Eurofer, which represents the European steel sector, said the EC had found clear evidence of dumping.
“Tens of thousands of steel jobs have been lost in Europe over the past few years, and dumping, particularly demonstrably from China, has been one of the causes,” it said in a statement as reported by Reuters.
In China, the overproduction of steel is estimated at 400 million tonnes annually. The EU countries consume annually about 150 million tonnes of steel. Thus for the Chinese steel giant Hesteel Group, the purchase of USSK may be a chance to keep European consumers also after duties are imposed, Pravda wrote.
Richard Turcsányi from the Institute of Asian Studies believes that for China it is interesting to own a profitable steel mill abroad.
“Thanks to it, the parent company may earn on steel production, avoid the need to import Chinese products via European protective instruments and simultaneously contribute to improvement of air pollution in China,” Turcsányi told the Sme daily in late January.
While the corporation as a whole reported a pre-tax loss of $165 million in 2016, U.S. Steel Europe, which is now comprised solely of USSK, registered pre-tax earnings of $185 million, the U.S. Steel website states.
USSK produced almost 4.5 million tonnes of steel, up 3 percent y/y, the Košice daily Korzár reported on February 22. Production capacities were used at 99 percent.
“Published results prove that the Košice plant was built in the right place, has good production and excellent workers,” Slovak businessman Peter Kamarás told Korzár. Kamarás negotiated the sale of the Serbian steelmaker to Hesteel. “It [Košice plant] will be a golden egg for anybody that will want to invest into it.”
The Slovak government is informed
The Slovak government is informed about the plans of the American owners as well as the potential Chinese buyers.
On February 13, Economy Minister Peter Žiga, Vice PM for investments and informatisation Peter Pellegrini and Finance Minister Peter Kažimír met with representatives of USSK to discuss the future of USSK. The meeting took place on the basis of the memorandum from 2013 based on which the government gets regular information about the situation and development in USSK, the TA3 news channel reported. The government refused to give details about the talks. But Žiga said that the promise by USSK that the Slovak government would participate in talks about the sale of USSK is still valid. Allegedly, also potential Chinese investors attended the meeting.

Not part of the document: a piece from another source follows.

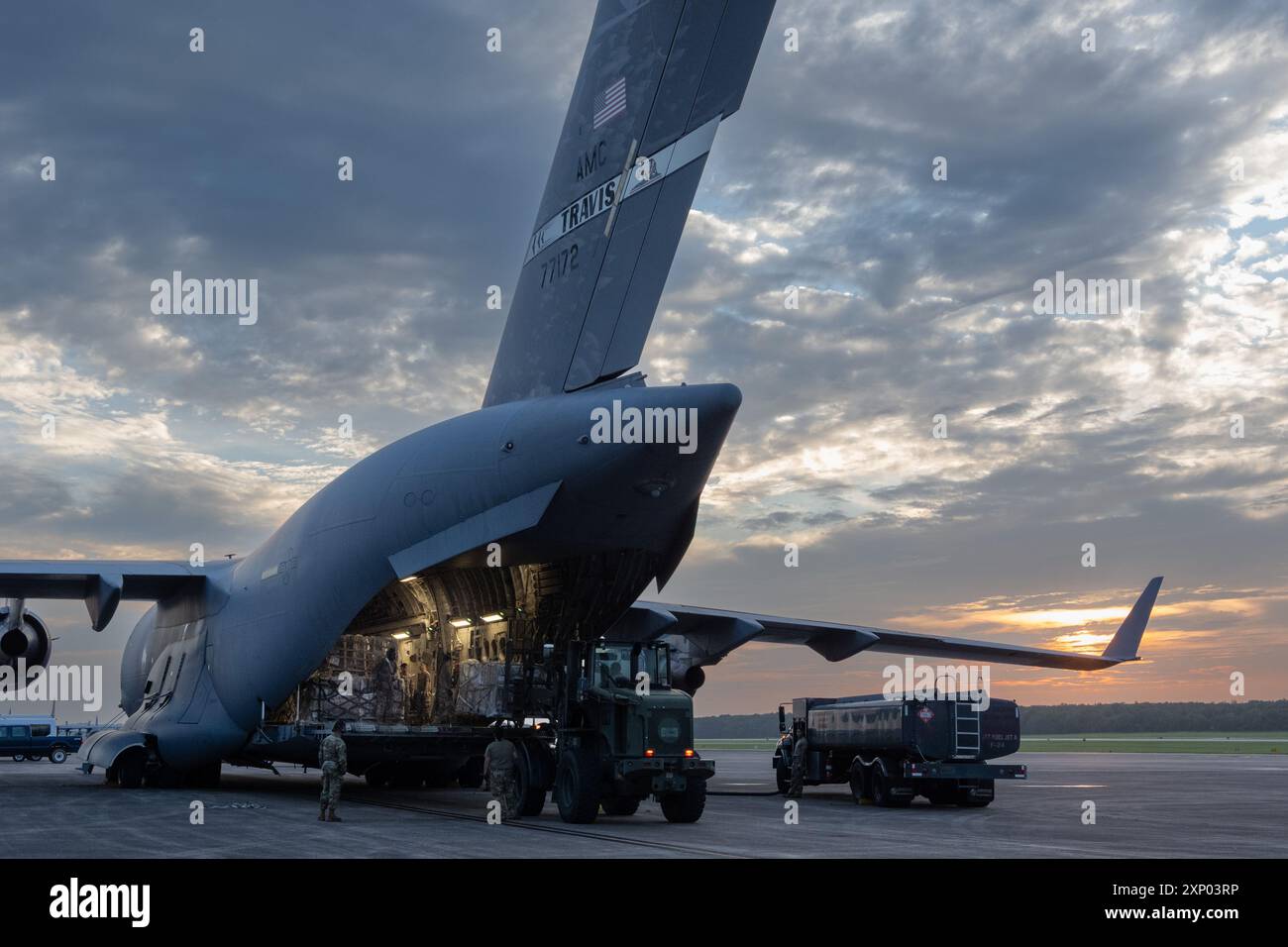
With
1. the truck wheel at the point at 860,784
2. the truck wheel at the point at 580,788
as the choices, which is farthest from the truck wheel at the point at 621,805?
the truck wheel at the point at 860,784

“We will protect strategic interests of Slovakia and the Košice region and we insist on keeping the employment and production of steel in Košice, regardless of who the owner is,” Žiga told TA3.

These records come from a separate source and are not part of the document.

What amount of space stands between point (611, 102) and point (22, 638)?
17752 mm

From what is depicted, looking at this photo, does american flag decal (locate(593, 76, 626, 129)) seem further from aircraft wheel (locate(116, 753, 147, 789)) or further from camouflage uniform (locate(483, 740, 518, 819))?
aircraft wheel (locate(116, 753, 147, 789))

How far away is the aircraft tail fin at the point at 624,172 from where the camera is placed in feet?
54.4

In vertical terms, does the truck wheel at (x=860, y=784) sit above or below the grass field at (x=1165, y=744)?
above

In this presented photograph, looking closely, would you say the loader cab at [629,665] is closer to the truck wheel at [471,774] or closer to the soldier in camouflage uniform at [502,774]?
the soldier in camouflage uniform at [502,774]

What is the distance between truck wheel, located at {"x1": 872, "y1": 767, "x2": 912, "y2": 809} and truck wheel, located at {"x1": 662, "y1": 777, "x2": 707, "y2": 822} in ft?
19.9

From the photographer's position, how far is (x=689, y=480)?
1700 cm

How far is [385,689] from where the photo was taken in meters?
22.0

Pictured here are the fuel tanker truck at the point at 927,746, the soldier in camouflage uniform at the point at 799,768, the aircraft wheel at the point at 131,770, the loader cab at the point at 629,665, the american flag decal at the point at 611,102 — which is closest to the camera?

After a meeting of coalition parties on February 21, PM Fico said that the state has no instrument to prevent the American owners from selling USSK, but that the state cares about good cooperation with a possible new owner.
“If the Americans shake hands with any new owner, we want to sit there and say: we want to agree with you upon this, this and this,” said Fico as cited by the SITA newswire. “Maybe we will also open the question: Will you let us in? Maybe we will want to have somebody in supervisory bodies; we will want to speak with the new owner about the future operation of the plant.”

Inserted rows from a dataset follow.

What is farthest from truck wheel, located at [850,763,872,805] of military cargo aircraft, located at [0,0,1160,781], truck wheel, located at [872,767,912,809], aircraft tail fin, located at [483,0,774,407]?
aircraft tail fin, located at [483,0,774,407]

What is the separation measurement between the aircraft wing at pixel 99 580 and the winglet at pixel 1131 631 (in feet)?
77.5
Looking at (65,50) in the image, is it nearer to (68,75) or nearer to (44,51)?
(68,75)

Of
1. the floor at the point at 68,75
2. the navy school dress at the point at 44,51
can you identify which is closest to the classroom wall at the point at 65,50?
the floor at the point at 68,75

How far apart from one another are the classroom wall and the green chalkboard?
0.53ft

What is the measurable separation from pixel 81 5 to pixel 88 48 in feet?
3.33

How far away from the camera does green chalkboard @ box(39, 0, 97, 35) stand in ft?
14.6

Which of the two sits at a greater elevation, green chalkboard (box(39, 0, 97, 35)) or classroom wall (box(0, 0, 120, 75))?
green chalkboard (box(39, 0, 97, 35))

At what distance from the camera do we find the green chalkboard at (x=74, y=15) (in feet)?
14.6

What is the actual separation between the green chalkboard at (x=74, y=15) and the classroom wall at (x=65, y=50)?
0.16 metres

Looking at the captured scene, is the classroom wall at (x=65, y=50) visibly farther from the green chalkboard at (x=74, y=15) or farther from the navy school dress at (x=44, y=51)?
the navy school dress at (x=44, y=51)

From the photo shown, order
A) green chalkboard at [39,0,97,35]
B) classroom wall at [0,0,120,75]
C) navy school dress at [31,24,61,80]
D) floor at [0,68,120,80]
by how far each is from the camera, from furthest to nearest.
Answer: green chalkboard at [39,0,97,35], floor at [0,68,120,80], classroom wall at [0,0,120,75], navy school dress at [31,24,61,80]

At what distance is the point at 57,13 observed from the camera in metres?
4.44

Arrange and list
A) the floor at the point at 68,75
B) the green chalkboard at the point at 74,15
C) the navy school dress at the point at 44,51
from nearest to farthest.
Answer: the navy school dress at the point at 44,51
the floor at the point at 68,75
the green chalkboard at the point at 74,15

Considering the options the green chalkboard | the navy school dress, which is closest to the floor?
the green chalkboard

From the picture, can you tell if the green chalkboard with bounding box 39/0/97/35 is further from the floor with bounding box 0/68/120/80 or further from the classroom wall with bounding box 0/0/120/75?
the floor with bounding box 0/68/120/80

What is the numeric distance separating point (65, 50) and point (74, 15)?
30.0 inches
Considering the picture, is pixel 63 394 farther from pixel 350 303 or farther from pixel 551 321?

Finance Minister Peter Kažimír (Smer) said in reference to talks with representatives of U.S. Steel, the state and potential buyers after his working visit to Košice on February 24 that the ownership change at Košice steel mill could represent a new and positive development for the city. Kažimír specified that the state carries out the role of an intermediary between the Košice region and the steel mill’s existing and potential future owners. He added that the government is kept informed about unfolding developments regarding the sale.